Because she can.  The joys of cats.


----------



## TrasaM (8 October 2014)

What Faracat said :-D I used to have a cat who'd dip his paws in my tea ..usually when I wasn't looking so unaware at first that he was doing it! Yeurgh!


----------



## Colivet (8 October 2014)

Faracat said:



			Because she can.  The joys of cats. 

Click to expand...

If that's the only reason then I can live with it, despite many unsuspecting slurps after the fact - like TrasaM - but I keep thinking I must be a bad mother and not providing her with "proper" water or some such thing - she does make me laugh a lot, so this must be just one of her stunts !


----------



## meandmyself (8 October 2014)

One of mine sits in the sink and wails until you turn the tap on, despite there being at least three bowls of water available.


----------



## Doris68 (8 October 2014)

Despite having a bowl of fresh water in the kitchen, one of our cats always drinks out of my mare's bucket, his sister drinks out of puddles and they both drink out of the pond!!  Dontcha just loooove 'em.


----------



## FubsyMog (8 October 2014)

Cats often don't really like fresh water - the chlorine etc is offputting for them, hence they like dirty old puddle water. The also tend to like moving water better than atnding water. We keep a glass bottle of 'cat water' to top up the cat's bowl  - ie, tap water that's just left to sit in the bottle so the chemical smell evaporates. She still insists on trying to drink from one's teacup though - or, indeed, dip a paw into one's unattended glass of rum...!


----------



## Colivet (8 October 2014)

I wondered about that FubsyMog as if I fill the bowl from the bathroom, where the water comes from the storage tank in the attic, she is not too thrilled.  Whereas if I use the kitchen tap which is straight from our own well, which is what I also use for drinking without any additives or filtering, she is still the same with her bowl, but takes if from my glass !  Cats !!


----------



## LittleBlackMule (8 October 2014)

Count yourself lucky she drinks water. I used to live with a cat that refused any water, and would only drink tea. One of mine steals my orange juice.


----------



## luckyoldme (8 October 2014)

I reckon cats get humans in the way no other animal does. They can make you do mad things for them and you forgive them anything. Its not surprising the ancient egyptians worshipped them.


----------



## LovesCobs (8 October 2014)

I have a cat that ignores all provided water sources in the house but prefers to sit in the bath and meow until one of us turns the tap on, which of course we are well trained to do for her!


----------



## madmav (8 October 2014)

Stable cat drinks out of the loo bowl...here's hoping there's no cleaning fluid down there. Personally, I always put the lid down, just in case.


----------



## FinnishLapphund (9 October 2014)

Ditto what have already been said, they either do it because they can, or because some cats prefer water that isn't "fresh" from the tap, or because some cats prefers running water... 
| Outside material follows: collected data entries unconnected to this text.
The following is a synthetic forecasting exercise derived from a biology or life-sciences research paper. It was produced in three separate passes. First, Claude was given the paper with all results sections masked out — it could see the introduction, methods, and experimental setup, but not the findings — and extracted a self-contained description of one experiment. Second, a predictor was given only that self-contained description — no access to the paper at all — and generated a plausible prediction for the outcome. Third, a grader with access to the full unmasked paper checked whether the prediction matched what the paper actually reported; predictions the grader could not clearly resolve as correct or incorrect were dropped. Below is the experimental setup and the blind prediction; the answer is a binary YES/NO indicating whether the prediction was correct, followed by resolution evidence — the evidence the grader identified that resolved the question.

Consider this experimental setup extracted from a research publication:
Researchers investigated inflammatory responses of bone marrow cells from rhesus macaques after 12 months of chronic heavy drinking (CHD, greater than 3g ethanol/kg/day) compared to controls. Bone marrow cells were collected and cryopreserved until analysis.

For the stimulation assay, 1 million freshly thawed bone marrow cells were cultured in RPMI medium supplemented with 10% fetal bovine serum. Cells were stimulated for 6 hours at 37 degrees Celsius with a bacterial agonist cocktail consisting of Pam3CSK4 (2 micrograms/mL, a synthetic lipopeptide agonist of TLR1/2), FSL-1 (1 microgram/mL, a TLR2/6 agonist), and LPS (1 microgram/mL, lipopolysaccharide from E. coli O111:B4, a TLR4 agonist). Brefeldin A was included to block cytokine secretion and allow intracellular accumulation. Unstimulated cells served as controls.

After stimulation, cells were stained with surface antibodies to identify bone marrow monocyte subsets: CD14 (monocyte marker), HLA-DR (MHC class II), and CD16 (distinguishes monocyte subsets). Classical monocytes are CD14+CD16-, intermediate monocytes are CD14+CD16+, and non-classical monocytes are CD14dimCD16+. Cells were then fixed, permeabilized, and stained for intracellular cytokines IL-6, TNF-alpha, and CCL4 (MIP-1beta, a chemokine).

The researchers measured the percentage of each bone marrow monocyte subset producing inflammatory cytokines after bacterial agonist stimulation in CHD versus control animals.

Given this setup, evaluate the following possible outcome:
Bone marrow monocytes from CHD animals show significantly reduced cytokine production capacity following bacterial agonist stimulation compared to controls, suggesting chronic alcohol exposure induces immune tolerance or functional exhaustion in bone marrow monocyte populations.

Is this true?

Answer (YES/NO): NO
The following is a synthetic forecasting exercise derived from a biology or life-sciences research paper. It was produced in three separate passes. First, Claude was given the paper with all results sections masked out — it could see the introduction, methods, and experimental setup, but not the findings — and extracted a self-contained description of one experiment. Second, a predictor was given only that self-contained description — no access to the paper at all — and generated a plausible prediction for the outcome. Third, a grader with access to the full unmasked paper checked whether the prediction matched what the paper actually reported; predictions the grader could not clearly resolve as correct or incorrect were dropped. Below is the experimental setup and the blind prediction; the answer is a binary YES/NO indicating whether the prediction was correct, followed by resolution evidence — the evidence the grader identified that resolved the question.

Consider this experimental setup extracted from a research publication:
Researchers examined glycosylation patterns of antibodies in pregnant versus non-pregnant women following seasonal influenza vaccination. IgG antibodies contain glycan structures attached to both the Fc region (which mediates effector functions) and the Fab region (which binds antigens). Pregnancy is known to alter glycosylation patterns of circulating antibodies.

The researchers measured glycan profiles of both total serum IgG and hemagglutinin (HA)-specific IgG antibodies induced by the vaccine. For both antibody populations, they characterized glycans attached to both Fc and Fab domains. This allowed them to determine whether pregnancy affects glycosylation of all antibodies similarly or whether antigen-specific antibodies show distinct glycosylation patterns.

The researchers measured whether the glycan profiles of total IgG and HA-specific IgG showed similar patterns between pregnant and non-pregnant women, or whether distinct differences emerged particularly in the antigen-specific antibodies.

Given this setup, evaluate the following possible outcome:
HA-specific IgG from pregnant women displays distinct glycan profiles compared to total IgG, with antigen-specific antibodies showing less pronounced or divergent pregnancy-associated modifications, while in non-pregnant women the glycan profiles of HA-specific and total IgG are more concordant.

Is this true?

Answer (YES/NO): NO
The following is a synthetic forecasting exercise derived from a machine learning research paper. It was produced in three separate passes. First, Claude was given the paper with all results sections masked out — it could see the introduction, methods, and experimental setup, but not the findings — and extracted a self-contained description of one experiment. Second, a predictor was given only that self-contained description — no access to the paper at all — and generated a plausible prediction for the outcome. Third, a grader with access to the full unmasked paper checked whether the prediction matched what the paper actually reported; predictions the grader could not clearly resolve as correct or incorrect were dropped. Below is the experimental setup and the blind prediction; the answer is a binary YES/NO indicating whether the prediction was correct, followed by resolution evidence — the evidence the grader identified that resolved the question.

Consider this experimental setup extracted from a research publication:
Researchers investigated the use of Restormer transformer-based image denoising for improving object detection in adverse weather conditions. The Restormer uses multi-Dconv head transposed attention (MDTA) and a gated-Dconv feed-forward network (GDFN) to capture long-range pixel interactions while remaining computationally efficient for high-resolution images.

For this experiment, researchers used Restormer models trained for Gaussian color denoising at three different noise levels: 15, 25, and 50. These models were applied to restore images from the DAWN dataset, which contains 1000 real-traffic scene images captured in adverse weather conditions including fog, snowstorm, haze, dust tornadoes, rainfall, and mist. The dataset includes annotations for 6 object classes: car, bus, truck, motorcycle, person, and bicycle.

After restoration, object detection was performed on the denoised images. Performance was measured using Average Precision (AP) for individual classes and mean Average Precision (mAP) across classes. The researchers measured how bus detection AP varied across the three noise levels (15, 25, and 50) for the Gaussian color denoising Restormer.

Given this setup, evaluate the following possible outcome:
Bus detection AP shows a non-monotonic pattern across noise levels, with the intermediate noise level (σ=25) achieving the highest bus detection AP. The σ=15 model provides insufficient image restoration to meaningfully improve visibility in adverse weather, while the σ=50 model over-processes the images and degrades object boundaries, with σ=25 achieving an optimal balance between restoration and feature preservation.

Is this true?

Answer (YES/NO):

I have one cat who likes to drink by fishing up the water on her paw, but she does it from their water bowl. She tried to develop a habit of drinking from taps in the bathroom, but I'm a bad owner, and became very vigilant about shooing her away from the bathroom.


----------



## chestnut cob (9 October 2014)

BF's cat is obsessed with drinking from taps or full bowls of water.  She sits by the kitchen sink and pads the tap (hard!) to make drops of water fall out then tries to catch and drink them.  She also puts her head into glasses of water, then nearly gets stuck.  This is despite the fact she has several bowls of water all over the house.

The other thing I don't get is why they are so finicky about food?  She loves her dry food (biscuit things which are supposed to be a complete food) but is tremendously picky about wet food.  She will only eat stuff in jelly, and what she likes today, you can guarantee she will turn her nose up at tomorrow.  One day she likes Whiskas so BF buys a big box, then she decides she cannot possibly eat that and will die unless you give her Sheba. She will walk to her feed bowl (with fresh food in), sniff it, walk away in disgust then fall down dramatically a few metres from said feed bowl as if to say "how can you possibly expect me to live like this, look at me, I could die at any moment, all because today you gave me Whiskas with RABBIT in, instead of CHICKEN, argh you people".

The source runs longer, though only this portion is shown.